What about the concretions though? Ostwald we have already seen was interested in how chemical reactions work. One of the areas he studied was the way in which larger crystals tend to grow at the expense of smaller crystals. The atoms at the surface of a crystal are less stable than those in the middle of a crystal, as those at the edge are bonded to fewer atoms. This means that larger crystals, which have a lower proportion of atoms at their surface, are more stable. As atoms move in and out of solution, they will preferentially head towards the larger crystals which will grow and replace the smaller crystals over time. This process, now known as Ostwald ripening, can be seen in many different situations, from the way that copper sulphate crystals grow from solution, to the way that igneous phenocrysts form in magmas and to the way that foam bubbles tend to become larger over time. Not least, this process happens in ice-cream, where the larger ice-crystals will grow at the expense of smaller ones over time. Ice-cream technology is devoted to finding ways of ensuring that this happens as slowly as possible.

In sedimentary rocks a common expression of Ostwald Ripening is in the formation of concretions. These are often formed of calcium carbonate (see figure 6) but may also be formed of iron oxides and other minerals. Concretions vary in size from a few millimetres to many metres across and vary in shape from almost perfect spheres to some curious intersecting sphere and doughnut shapes (figure 7).

It would be satisfying if it were possible to end here offering the rings and ripening as a complete explanation of what we see in the rocks. However, the banding seen in some rocks and the relationship between bands and concretions is more complex than can be explained just by these phenomena.  Even in Mystery Rock 3 it is not clear how the multiple series of bands are formed.
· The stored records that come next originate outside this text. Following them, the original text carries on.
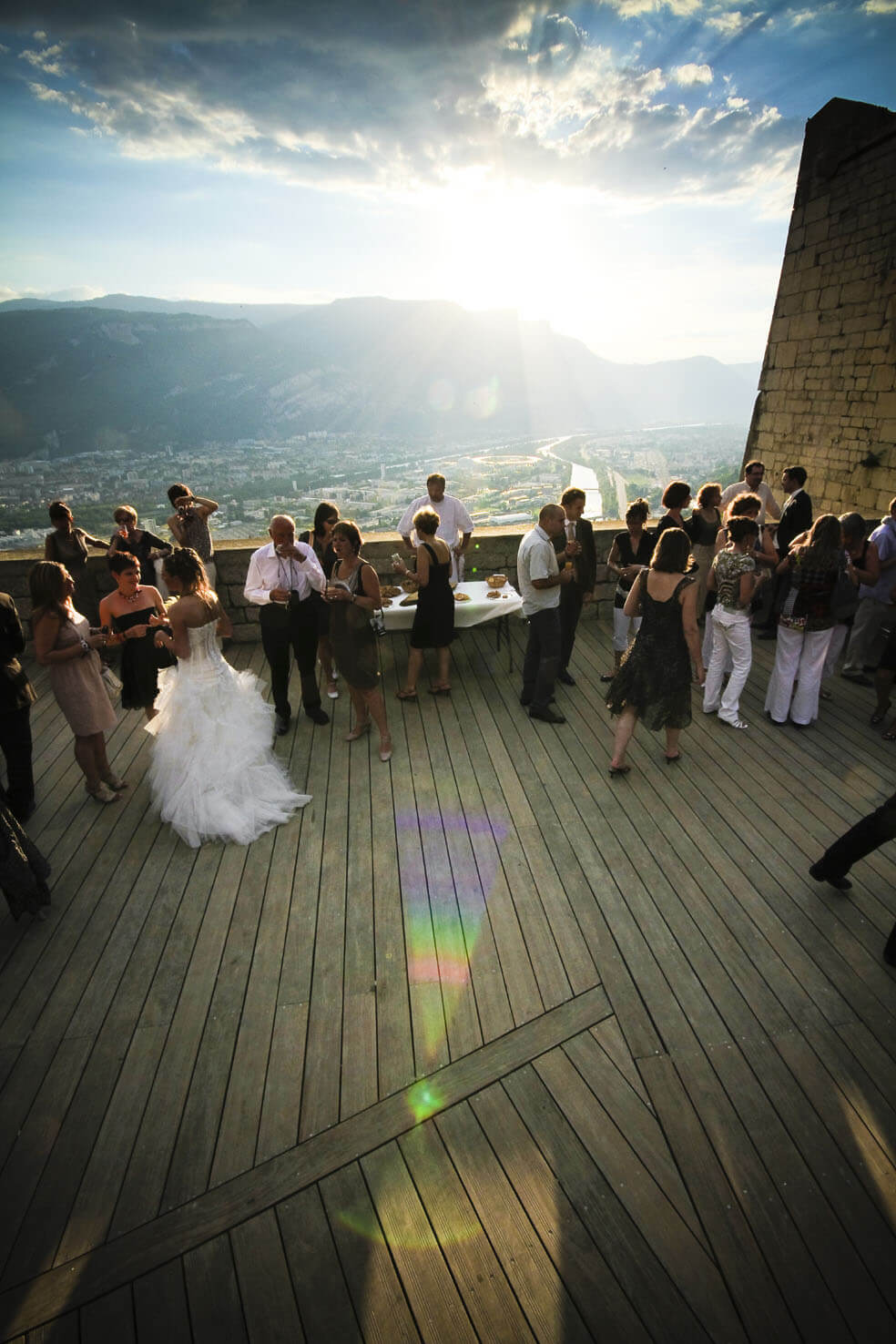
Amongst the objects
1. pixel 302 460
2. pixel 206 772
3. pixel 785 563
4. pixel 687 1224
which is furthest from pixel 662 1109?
pixel 302 460

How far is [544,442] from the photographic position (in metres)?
17.3

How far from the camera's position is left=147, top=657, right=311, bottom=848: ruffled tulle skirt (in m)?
3.60

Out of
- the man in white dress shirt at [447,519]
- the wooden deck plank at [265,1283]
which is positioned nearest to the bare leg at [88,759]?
the wooden deck plank at [265,1283]

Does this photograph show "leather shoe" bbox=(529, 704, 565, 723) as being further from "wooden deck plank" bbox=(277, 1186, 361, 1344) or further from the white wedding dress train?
"wooden deck plank" bbox=(277, 1186, 361, 1344)

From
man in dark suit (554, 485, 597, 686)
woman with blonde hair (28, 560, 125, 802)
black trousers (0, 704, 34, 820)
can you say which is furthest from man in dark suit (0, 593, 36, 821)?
man in dark suit (554, 485, 597, 686)

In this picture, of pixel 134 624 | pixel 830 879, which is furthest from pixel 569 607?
pixel 134 624

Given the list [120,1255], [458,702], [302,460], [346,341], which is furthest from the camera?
[346,341]

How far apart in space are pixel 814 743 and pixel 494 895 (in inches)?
125

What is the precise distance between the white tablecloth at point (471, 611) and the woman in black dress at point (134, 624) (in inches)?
83.5

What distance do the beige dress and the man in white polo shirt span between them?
123 inches

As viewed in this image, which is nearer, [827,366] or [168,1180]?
[168,1180]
Then there are rocks, known as wonder-stones; a picture of one of these from Birling Carrs near Alnmouth can be seen below (figure 8). Recent research has shown that the darker bands of iron, cementing the sandstone, may have an organic origin. Microbes use the energy from oxidation and concentrate the resulting iron oxide into the bands where they live. The wonder-stones may therefore have formed by a combination of organic activity (microbes) and the self-organising processes described by Liesegang and Ostwald. Part of the reason for the research interest in these easily observed patterns in these sandstones is that they can indicate the presence of life and so used to help understand if there really is life on Mars.

Perhaps this blog post should have started with the question, “what is the relationship between crunchy ice-cream and life on Mars?”. Regardless, the patterns produced by diagenetic iron and other minerals are beautiful in their own right and are potentially useful indicators of the provenance of these stones, both in an archaeological and a geological sense.